Une réorganisation de la chaîne opérationnelle de l'État dans la lutte contre la contrefaçon semble nécessaire. Le renforcement de la spécialisation juridictionnelle va sans doute de soi, mais il passe par une meilleure spécialisation des magistrats. Il conviendra de compléter sur le plan pénal l'harmonisation européenne des procédures civiles de lutte contre la contrefaçon. C'est le pendant pénal aux mesures qui seront soumises tout à l'heure à votre vote. Enfin, et je développerai ce point, nous devrons prendre en compte le développement d'Internet, ce que ne fait pas – d'ailleurs délibérément – ce texte. En effet, le projet de loi de lutte contre la contrefaçon ne traite pas, alors que c'est fondamental, du piratage et de la contrefaçon sur Internet. Or, vous le savez, mes chers collègues, le développement significatif du commerce en ligne et des téléchargements d'oeuvres culturelles conduit inévitablement à l'apparition de nouvelles pratiques contrefaisantes. Nous devrons donc, dans un avenir proche, y apporter des réponses juridiques appropriées. Le Gouvernement n'a pas souhaité traiter ce problème dans ce projet de loi parce qu'un certain nombre de missions sont actuellement conduites. Ainsi, la commission présidée par M. Denis Olivennes y travaille et rassemble tous les acteurs de la diffusion culturelle sur Internet. Il est évidemment hors de question de court-circuiter qui que ce soit. En lançant, sous l'égide de la direction générale des entreprises, en liaison avec d'autres services du ministère de la justice, des études qui permettront de mieux apprécier la contrefaçon sur Internet et d'identifier les solutions qui pourraient lui être apportées, le Gouvernement s'engage à modifier par la suite ces éléments.

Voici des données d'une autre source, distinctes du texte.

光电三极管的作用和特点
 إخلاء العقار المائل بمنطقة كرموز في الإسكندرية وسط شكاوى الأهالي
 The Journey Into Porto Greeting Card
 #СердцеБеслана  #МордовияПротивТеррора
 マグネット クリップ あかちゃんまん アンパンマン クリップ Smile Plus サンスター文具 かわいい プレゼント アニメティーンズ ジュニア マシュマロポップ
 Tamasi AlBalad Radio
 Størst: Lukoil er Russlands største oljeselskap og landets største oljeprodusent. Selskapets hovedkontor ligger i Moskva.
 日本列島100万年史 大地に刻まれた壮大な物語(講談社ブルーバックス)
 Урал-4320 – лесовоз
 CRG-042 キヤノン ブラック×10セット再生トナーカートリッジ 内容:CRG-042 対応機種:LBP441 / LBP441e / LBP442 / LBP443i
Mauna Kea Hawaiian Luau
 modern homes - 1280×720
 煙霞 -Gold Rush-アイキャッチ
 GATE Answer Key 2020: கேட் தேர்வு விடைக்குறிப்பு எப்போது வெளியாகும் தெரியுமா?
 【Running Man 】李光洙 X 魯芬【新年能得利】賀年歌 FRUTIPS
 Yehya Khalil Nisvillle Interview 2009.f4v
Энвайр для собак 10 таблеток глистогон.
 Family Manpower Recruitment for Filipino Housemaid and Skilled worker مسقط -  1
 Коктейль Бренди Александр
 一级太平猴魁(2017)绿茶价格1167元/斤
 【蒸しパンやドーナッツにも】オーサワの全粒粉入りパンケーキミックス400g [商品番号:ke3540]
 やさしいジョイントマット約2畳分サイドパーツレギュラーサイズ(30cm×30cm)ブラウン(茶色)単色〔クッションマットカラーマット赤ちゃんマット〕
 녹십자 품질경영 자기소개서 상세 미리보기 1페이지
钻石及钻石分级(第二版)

Telles sont, monsieur le président, monsieur le secrétaire d'État, mes chers collègues, les observations que je tenais à formuler sur ce texte qui me semble consensuel.

L'adoption de ce projet de loi permettra d'envoyer un signal clair aux titulaires des droits de la propriété intellectuelle comme aux contrefacteurs. Nous ferons ainsi oeuvre utile en protégeant la création, l'innovation et notre économie, en défendant nos emplois et nos concitoyens, ainsi qu'en luttant contre la criminalité organisée. (Applaudissements sur les bancs du groupe de l'Union pour un mouvement populaire.)